Le digital, quatrième révolution industrielle ou culturelle ?

L’histoire retient trois révolutions industrielles. La première apparaît à la fin du XVIIIe siècle au Royaume-Uni, la deuxième à la fin du XIXe siècle aux États-Unis et en Allemagne, et la troisième à la fin du XXe siècle aux États-Unis et au Japon.

Sommes-nous à l’aube d’une quatrième révolution industrielle ?

Depuis 1970, chaque année, les hommes les plus puissants de la planète se rencontrent à Davos. 2 500 décideurs politiques et économiques de 140 pays se retrouvent dans cette chic station de sports d’hiver suisse pour parler du monde et de son avenir.

En janvier 2016, le thème du Forum de Davos portait sur cette quatrième révolution industrielle.

« The Future of Jobs », rapport présenté à Davos, analysait entre autres l’impact du digital sur la nature du travail de demain, avec trois chiffres clés pour illustrer l’importance du tsunami silencieux que nous sommes en train de vivre:

– Dans la plupart des pays, les emplois experts et les compétences spécifiques n’existaient pas il y a 5 ou 10 ans.

– On prévoit que 65 % des enfants en primaire aujourd’hui travailleront plus tard dans des postes et des métiers qui n’existent pas encore.

– Plus d’un tiers des compétences qui seront demandées en 2020 ne sont pas considérées comme cruciales aujourd’hui.

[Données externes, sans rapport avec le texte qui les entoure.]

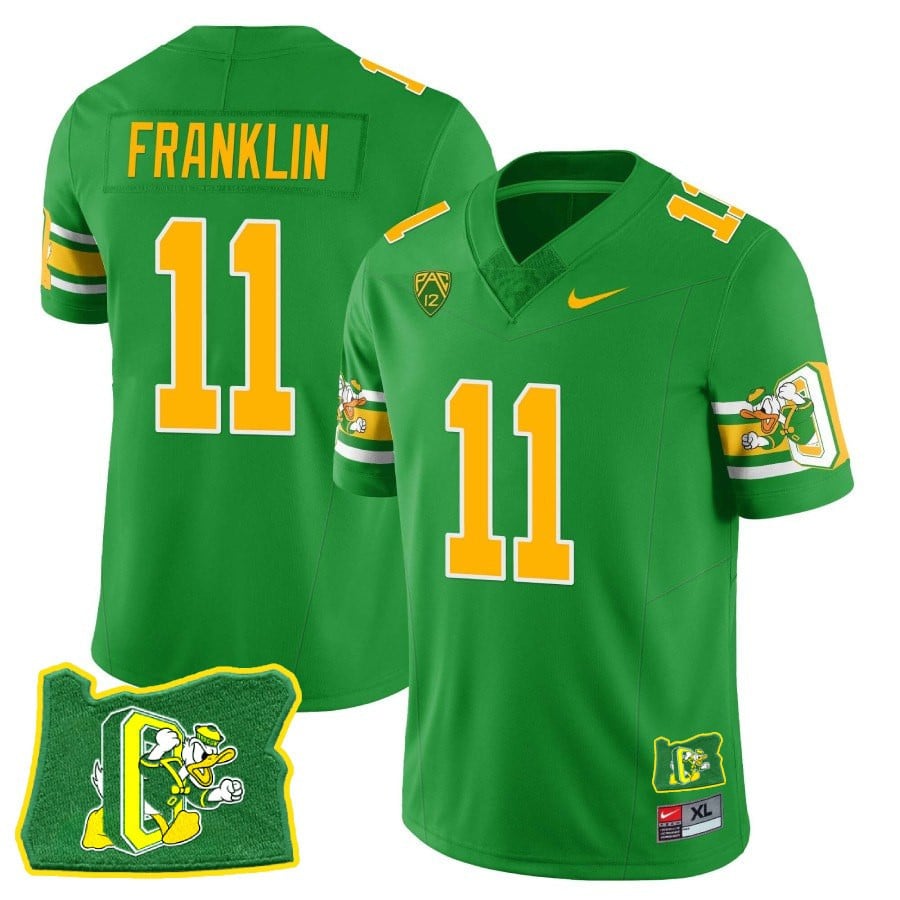 Menâs Oregon Ducks âMighty Oregonâ Throwback Football Stitched Jersey â Oregon State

Les compétences sociales et relationnelles (les soft skills), et notamment la capacité à travailler en équipe, dans des communautés (réelles ou virtuelles), seront davantage recherchées que les compétences techniques pointues.

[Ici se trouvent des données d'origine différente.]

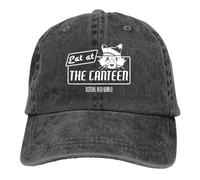 Baseball Cap Unisex Style Summer Cap Sun Visor Eat at The Cantee Hip Hop Caps Meowscular Cartoon Cowboy Hat Peaked Hats Gift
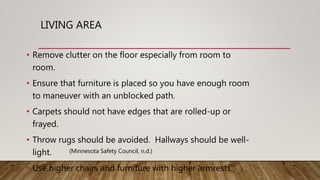 Nsg 321 community teaching project fall prevention ppt (1) | PPTX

Bien entendu, selon l’entreprise, la posture face au digital diffère. 
Dans les grandes entreprises, une révolution n’est jamais à l’initiative des dirigeants qui la subissent, ou l’initient, sous la contrainte.

De nombreux dirigeants d’entreprise craignent d’ailleurs, avant toute chose, de se faire « uberiser ». C’est-à-dire de disparaître face à de nouveaux entrants plus agiles (qu’on retrouve aussi sous le nom de « barbares ») et qui réinventent les business modèles.

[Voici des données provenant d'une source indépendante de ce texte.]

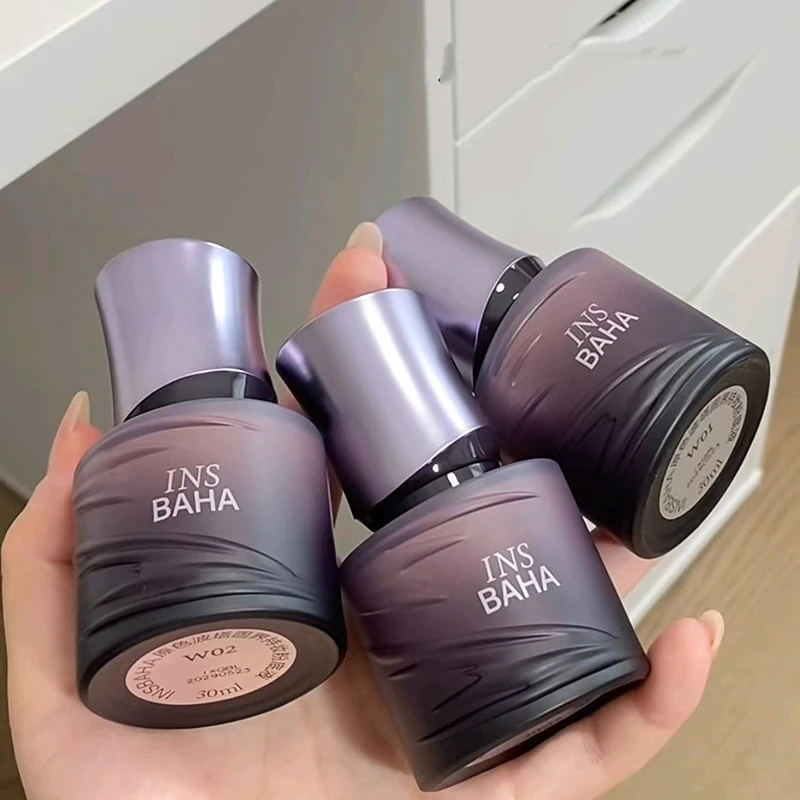 INSBAHA Liquid Foundation Cream Breathable Oil-Control & Long-Wear,Lightweight Shine-Free Finish for Oily-Combo Skin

Dans les PME, la proximité et le petit nombre de strates hiérarchiques contribuent à pivoter plus facilement et à faire preuve d’agilité.

Face à cette problématique commune, PME et grandes entreprises traitent (moyens obligent !) la révolution digitale avec des armes différentes. Cependant, un point commun les rassemble. La révolution digitale n’est pas technique mais culturelle. Son succès dépend de l’engagement des managers et de leur envie de contribuer à sa réussite.